* Selected extract *
···

This article includes the following sections:
 Create a "Measure & Verification Project" (MVP)
 Generate my baseline based on a formula
 Generate my baseline based on "reference period"
 Example of baseline calculation using Minitab
1. Create a "Measure & Verification Project" (MVP)
"Measure & Verification Projects" functionality allows to validate and verify the savings obtained from an Energy Efficiency Improvement (EEI).
Let's see how to create a new Measure & Verification project in a few steps:
 First of all, we create a new project clicking on "New Project"
 In the next step we have to specify the general information about the project:
 Name: Distinctive name of the project. For example, "Savings Verifications Project by LED's"
 Demonstrative period of savings: date range where the savings are implemented.
 Type: type of project. The projects can be Energy Management, lighting, heating, cooling, etc.
 Energy source: we select the type of energy of our project (electricity, gas, water, diesel, etc.)
 Frequency: we select the frequency of our baseline. If we have hourly data, the frequency must be "hourly". If we can only generate our baseline monthly, we select "monthly" as frequency.
 Meter or group: we select through which meter or group is going to be applied the Measure & Verification project.
 In the next step, we should define the theoretical consumption or baseline.
 Theoretical consumption calculation: the system allows different options in order to get the theoretical consumption. These are: (click to obtain more information):
 By mathematical formula
 By temporal ranks
 Nonroutinary adjustments: in this section, we can add all the particular adjustments produced during all the project, such as setpoint temperature changes, the extension of the facilities, timetable modifications etc. Adjustments could be constant values or a formula based on some variables (degree days, occupancy, etc). The value of this consumption as an adjustment is aggregated to the energy calculate as a theoretical consumption.

···

* Requirements *
[1] In the guide on measurement and verification projects, which two options are listed for calculating the theoretical consumption?
[2] Select every line of the records that contains the word "measured".
The records that come next have no connection to the guide on measurement and verification projects.

* Given records *

···

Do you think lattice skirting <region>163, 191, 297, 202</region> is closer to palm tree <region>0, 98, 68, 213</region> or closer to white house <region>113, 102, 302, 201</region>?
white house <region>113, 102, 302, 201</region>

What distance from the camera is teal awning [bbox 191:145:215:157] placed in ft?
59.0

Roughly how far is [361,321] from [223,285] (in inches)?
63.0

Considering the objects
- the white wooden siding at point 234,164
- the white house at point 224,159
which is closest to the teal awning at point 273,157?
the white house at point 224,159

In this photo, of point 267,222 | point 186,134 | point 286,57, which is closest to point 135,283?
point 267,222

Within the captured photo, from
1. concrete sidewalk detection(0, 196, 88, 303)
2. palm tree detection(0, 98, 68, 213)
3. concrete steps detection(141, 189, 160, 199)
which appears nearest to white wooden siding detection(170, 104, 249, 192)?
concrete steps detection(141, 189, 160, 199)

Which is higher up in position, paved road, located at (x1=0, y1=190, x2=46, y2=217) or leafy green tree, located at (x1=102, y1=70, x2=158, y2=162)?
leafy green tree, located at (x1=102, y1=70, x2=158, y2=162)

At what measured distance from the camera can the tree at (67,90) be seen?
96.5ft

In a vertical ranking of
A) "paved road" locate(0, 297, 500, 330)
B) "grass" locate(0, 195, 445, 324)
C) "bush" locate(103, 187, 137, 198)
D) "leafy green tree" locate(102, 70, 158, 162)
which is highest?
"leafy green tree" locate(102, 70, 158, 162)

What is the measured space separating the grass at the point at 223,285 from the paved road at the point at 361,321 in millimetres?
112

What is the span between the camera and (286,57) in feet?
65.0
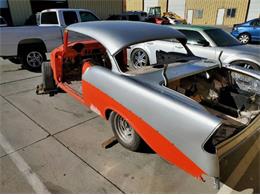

···

* Answers to each task *
[1] By mathematical formula and by temporal ranks.

[2]
At what measured distance from the camera can the tree at (67,90) be seen?
What is the measured space separating the grass at the point at 223,285 from the paved road at the point at 361,321 in millimetres?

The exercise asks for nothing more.